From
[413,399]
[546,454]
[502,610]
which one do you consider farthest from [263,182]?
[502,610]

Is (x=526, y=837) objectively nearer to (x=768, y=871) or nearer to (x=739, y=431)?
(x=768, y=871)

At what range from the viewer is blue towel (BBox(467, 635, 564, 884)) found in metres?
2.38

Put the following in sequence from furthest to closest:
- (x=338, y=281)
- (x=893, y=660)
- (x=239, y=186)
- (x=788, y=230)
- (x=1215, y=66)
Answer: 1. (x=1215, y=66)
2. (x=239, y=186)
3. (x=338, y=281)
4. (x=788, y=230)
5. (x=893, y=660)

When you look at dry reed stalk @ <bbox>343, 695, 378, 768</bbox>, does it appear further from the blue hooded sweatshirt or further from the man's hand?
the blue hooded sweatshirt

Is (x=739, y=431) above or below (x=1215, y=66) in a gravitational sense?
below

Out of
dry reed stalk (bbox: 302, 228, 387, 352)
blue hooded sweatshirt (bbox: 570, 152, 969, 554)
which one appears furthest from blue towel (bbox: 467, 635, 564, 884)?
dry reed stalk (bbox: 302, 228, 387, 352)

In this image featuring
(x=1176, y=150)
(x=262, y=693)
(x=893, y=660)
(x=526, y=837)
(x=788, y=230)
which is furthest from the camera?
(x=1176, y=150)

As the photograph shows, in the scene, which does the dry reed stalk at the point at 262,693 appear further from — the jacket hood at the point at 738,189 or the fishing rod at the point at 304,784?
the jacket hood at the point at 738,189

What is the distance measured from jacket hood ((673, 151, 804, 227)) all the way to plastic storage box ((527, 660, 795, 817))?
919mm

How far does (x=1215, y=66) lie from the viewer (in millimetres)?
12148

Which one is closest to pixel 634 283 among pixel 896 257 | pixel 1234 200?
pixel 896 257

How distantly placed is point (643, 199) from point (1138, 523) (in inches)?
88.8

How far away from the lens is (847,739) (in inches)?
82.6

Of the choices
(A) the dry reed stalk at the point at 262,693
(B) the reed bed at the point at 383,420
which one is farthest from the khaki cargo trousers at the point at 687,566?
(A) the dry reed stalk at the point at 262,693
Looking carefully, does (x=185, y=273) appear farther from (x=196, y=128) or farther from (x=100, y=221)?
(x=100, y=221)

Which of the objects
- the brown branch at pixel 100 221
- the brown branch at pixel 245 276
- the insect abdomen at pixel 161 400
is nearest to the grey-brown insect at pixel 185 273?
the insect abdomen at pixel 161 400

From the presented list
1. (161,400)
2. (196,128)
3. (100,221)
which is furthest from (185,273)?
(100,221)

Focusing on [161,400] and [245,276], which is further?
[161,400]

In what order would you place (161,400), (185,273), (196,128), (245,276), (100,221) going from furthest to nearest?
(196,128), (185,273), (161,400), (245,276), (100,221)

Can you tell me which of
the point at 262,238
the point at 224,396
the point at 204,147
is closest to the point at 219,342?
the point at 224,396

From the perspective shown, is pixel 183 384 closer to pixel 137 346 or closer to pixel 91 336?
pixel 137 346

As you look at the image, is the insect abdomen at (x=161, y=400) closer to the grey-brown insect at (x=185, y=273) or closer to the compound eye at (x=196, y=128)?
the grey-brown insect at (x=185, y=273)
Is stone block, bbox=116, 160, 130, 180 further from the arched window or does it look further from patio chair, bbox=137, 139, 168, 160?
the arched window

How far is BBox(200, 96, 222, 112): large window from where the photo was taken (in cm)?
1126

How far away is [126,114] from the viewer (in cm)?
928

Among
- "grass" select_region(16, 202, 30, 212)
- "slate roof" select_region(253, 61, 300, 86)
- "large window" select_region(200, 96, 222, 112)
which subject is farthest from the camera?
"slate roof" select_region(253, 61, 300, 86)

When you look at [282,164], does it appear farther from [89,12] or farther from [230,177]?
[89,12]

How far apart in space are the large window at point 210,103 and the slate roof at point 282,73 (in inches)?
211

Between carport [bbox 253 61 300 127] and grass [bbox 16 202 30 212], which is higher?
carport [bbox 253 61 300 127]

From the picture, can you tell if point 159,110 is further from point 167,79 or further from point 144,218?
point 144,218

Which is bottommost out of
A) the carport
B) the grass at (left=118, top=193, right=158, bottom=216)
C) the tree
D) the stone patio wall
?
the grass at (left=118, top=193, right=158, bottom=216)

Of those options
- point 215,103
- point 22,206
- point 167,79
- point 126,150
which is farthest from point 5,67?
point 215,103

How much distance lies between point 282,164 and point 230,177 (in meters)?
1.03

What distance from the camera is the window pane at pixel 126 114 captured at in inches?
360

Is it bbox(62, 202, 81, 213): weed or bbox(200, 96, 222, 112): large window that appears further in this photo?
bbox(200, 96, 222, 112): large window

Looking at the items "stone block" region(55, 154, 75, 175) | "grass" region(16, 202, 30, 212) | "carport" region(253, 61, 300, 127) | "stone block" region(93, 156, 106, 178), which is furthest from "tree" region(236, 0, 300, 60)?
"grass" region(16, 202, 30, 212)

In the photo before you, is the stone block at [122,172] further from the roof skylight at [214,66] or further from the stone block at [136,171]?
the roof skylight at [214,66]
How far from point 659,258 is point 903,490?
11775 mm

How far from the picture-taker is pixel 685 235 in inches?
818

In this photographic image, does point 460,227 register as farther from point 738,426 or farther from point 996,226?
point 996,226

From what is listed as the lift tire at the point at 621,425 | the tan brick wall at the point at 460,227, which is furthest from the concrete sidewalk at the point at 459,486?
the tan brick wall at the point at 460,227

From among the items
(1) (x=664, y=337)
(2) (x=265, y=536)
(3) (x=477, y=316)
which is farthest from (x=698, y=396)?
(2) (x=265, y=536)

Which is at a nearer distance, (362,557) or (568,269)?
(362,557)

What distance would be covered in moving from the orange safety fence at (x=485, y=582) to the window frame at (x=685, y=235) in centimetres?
....
Task objective
Can you render the stretch of the records above, from their start through the line containing "5. (x=893, y=660)" (both ends included), as a Markdown table with one row per line, skipping blank lines, and columns named No. and Entry?

Solution to this exercise
| No. | Entry |
|---|---|
| 1 | From |
| 2 | [413,399] |
| 3 | [546,454] |
| 4 | [502,610] |
| 5 | which one do you consider farthest from [263,182]? |
| 6 | [502,610] |
| 7 | Is (x=526, y=837) objectively nearer to (x=768, y=871) or nearer to (x=739, y=431)? |
| 8 | (x=768, y=871) |
| 9 | At what range from the viewer is blue towel (BBox(467, 635, 564, 884)) found in metres? |
| 10 | 2.38 |
| 11 | Put the following in sequence from furthest to closest: |
| 12 | - (x=338, y=281) |
| 13 | - (x=893, y=660) |
| 14 | - (x=239, y=186) |
| 15 | - (x=788, y=230) |
| 16 | - (x=1215, y=66) |
| 17 | Answer: 1. (x=1215, y=66) |
| 18 | 2. (x=239, y=186) |
| 19 | 3. (x=338, y=281) |
| 20 | 4. (x=788, y=230) |
| 21 | 5. (x=893, y=660) |